Monday, February 28, 2005

We Know Good

I know some.
I don’t know most.

I know a little bit about a lot,
but nothing about most.

I know things I know I don’t know
and don’t know things I know I know.

There are things I think I don’t know,
but I know them if I sit still.

There are things I think I’ve missed
that are under my nose.

To know so little about what matters most,
yet presume priorities.
Silly boy.

You think you know good.

Saturday, February 26, 2005

Fun With Homophones

I was in Central park today, and I twisted my ankle, and I learned something new - icy stairs are only marginally better than icy stares.

Five-Seven-Five

Admiring fools
they emulate their idols
in all the wrong ways.

Sunday, February 20, 2005

A Lamp And Some Wheat Paste

Alexander the Great was reported to have said, "Had I not been Alexander, I should have liked to be Diogenes."

Once, while Diogenes was sunning himself, Alexander came up to him and offered to grant him any request.

"Stand out of my light," he replied.

When asked why he went about with a lamp in broad daylight, Diogenes professed, "I am looking for an honest man."

I saw an advertisement posted on a news box last night, and it struck me as part of a blessed breed - unintentionally honest. It said:

Injury Benefits Lawyers

Read it to yourelf; It's all in the inflection.

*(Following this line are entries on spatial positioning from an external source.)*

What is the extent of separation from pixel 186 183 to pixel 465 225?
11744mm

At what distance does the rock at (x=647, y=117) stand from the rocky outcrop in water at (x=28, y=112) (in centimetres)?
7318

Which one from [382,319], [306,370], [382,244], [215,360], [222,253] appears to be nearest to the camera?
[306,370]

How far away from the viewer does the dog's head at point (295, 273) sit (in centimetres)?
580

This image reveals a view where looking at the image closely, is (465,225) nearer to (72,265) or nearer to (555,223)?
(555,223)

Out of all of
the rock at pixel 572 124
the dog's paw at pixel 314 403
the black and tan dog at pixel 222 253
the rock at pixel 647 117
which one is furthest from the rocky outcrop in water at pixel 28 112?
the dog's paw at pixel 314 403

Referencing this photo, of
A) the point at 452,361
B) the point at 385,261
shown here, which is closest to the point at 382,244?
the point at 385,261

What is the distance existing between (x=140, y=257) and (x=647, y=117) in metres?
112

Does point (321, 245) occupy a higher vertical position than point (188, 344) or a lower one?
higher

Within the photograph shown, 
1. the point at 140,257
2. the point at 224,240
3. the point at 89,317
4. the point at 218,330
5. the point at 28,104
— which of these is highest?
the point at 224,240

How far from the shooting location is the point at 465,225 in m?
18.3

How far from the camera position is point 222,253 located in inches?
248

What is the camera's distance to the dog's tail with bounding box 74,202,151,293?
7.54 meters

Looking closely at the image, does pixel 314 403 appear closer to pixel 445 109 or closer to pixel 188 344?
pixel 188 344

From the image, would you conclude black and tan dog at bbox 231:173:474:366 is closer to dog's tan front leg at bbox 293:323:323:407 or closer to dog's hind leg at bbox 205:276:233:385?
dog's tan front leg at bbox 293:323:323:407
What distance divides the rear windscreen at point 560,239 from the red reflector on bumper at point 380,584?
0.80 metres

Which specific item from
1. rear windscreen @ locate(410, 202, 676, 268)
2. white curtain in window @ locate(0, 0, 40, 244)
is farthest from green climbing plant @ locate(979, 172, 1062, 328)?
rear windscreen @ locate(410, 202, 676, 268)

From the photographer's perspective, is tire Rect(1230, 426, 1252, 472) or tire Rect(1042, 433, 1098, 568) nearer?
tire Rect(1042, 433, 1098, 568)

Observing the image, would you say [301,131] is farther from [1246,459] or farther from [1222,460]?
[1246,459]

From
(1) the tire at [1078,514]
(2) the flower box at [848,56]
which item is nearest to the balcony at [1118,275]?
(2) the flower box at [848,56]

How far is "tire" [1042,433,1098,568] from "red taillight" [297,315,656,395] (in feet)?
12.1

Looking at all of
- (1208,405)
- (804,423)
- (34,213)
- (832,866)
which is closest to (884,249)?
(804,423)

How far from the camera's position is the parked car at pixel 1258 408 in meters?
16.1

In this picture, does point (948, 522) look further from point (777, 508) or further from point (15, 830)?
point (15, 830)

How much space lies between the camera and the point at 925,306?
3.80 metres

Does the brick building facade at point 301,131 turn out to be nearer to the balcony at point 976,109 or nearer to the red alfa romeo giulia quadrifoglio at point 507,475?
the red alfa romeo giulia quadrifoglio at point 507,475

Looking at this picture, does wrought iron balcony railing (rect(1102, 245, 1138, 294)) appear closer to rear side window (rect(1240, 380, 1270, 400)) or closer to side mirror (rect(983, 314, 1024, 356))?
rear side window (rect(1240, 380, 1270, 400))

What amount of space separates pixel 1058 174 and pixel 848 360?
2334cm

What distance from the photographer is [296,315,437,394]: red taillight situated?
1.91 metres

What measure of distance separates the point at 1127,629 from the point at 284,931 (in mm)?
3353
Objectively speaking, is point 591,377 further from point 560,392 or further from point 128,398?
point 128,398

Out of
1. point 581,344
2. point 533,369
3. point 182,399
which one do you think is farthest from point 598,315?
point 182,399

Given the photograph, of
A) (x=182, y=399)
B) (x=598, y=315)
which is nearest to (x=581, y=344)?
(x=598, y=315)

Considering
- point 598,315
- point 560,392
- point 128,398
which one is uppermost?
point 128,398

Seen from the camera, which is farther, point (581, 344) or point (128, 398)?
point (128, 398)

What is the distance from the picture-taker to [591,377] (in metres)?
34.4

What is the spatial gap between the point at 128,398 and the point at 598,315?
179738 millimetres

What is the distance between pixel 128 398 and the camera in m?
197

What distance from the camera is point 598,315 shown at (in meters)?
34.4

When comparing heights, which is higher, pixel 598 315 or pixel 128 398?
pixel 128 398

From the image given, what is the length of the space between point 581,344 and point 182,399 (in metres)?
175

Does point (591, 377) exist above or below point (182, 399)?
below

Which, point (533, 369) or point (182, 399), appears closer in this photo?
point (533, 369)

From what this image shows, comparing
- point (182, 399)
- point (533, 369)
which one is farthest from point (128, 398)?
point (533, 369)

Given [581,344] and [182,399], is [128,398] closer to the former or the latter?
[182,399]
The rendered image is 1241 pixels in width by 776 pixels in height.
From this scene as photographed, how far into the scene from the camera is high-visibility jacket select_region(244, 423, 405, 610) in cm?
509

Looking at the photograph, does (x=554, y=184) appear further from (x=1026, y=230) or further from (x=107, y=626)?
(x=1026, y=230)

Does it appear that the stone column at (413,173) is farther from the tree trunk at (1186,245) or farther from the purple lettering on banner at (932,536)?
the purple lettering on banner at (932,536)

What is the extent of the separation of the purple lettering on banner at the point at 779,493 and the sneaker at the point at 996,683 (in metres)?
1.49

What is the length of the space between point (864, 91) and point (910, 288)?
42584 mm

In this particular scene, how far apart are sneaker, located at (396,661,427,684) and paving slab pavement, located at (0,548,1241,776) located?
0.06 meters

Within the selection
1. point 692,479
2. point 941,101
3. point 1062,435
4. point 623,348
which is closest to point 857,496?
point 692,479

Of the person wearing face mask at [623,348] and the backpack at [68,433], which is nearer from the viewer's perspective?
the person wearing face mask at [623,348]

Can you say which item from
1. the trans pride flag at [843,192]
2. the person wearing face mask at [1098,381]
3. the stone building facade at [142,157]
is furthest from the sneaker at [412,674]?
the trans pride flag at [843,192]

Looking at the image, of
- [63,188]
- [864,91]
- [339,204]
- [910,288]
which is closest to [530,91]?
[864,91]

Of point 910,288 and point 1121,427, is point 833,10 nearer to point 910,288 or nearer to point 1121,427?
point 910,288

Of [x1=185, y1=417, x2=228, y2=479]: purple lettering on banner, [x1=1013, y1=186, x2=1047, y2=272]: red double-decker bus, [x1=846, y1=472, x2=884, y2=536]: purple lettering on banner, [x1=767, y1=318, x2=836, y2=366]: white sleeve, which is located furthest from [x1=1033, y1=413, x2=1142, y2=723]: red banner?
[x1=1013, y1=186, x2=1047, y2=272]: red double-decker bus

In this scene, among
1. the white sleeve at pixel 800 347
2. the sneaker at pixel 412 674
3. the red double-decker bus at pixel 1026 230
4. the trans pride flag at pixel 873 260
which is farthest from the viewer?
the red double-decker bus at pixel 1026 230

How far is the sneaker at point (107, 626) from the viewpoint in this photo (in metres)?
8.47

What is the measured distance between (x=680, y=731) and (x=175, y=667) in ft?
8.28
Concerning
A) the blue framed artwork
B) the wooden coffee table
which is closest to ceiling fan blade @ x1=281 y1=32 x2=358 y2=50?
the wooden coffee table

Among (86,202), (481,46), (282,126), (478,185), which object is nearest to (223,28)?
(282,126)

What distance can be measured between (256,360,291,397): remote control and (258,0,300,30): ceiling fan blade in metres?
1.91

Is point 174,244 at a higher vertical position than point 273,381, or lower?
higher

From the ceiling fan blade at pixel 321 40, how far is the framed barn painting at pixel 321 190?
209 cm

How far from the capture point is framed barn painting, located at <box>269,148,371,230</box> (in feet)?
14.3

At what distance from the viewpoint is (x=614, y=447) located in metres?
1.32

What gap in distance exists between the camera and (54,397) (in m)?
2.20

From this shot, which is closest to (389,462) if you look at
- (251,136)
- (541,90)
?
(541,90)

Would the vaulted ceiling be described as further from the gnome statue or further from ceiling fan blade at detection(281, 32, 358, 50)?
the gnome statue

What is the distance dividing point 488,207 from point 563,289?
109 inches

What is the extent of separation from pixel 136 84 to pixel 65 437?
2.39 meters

How true. I guess this is a salve to all my tort-reform friends.

Monday, February 14, 2005

I've Got My Valentine's Day Heart On

Damn. A fat little curly-haired dude in a diaper rolled up on me tonight with a bow and some arrows.

I had to fuck him up.

Film at 11.

Saturday, February 12, 2005

Don't Sleep In The Subway

I’m walking to potluck tonight, heading west on 23rd street, hyped up on a grande and playing Chatty Cathy with my good friend CM when I see the day's award winner. There's usually one a day, minimum.

Wheelchairs hardly rate a glance on 23rd street. Over the years, this strip seems to have attracted a lion’s share of social and charitable services. There’s the Veteran’s hospital, United Cerebral Palsy, an apartment & service building for the blind (accompanied by audible 'walk/don’t walk' signals on the corner of Sixth Avenue), senior citizen housing, a school for the deaf, a homeless drop-in center and so forth.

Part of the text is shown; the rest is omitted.